**REQUIRED ACTION**
Among the entries that follow, the required portion opens with the line containing "A modern hotel" and closes with the line containing "View of factory against cloudy sky". Give that portion again exactly, and nothing else.

:: MATERIAL TO PROCESS ::

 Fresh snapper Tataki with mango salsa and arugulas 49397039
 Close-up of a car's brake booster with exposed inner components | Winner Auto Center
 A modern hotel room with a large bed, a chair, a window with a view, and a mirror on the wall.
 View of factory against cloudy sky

:::
:: MATERIAL TO PROCESS ::

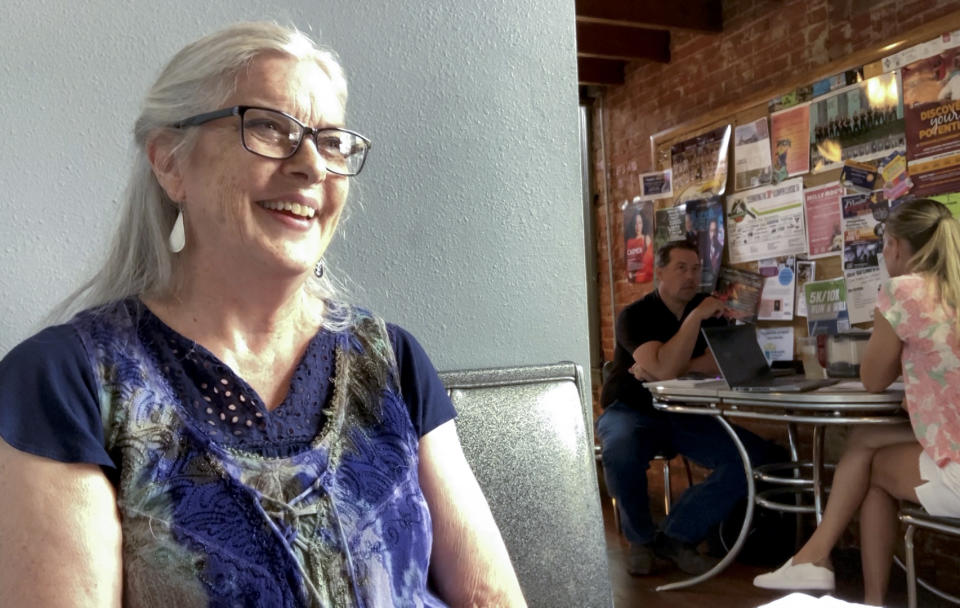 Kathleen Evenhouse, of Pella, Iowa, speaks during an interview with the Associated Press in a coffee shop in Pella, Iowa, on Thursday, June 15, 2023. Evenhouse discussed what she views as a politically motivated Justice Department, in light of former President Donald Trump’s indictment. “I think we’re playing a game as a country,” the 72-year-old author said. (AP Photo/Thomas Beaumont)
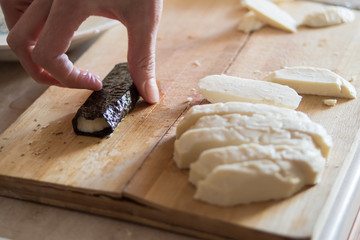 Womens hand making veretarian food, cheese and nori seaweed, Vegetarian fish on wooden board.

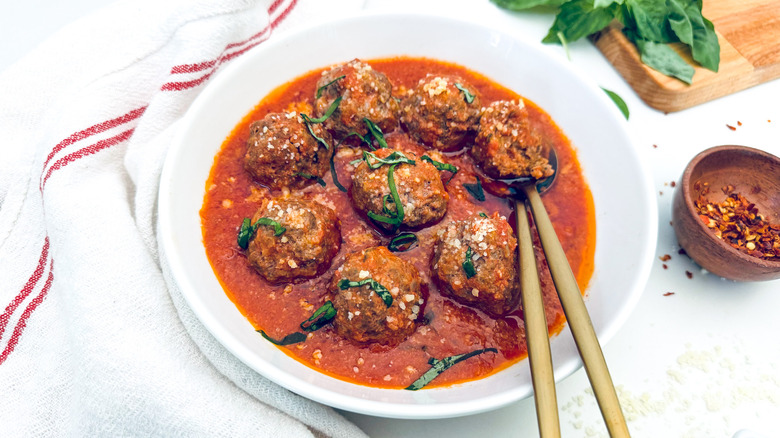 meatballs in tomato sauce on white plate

:::
:: MATERIAL TO PROCESS ::

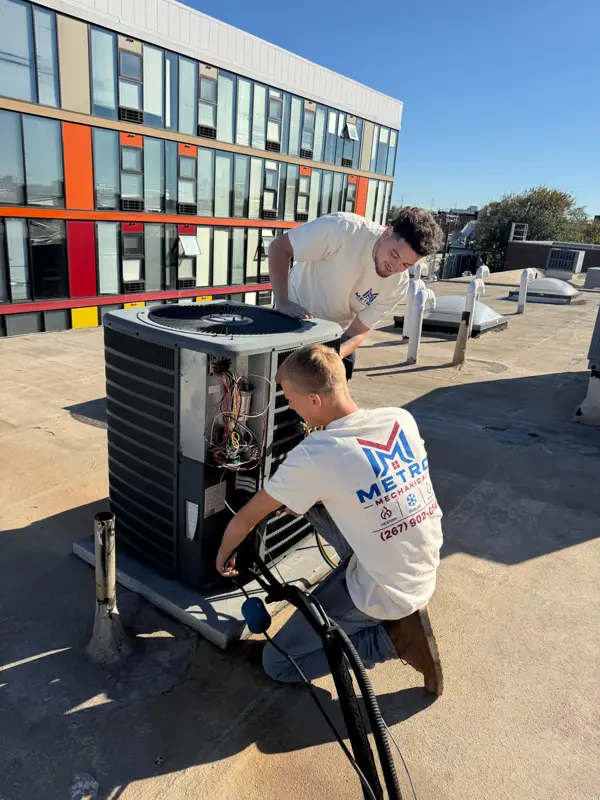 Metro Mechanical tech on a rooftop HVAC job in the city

:::

**RESPONSE TO THE TASK**
 A modern hotel room with a large bed, a chair, a window with a view, and a mirror on the wall.
 View of factory against cloudy sky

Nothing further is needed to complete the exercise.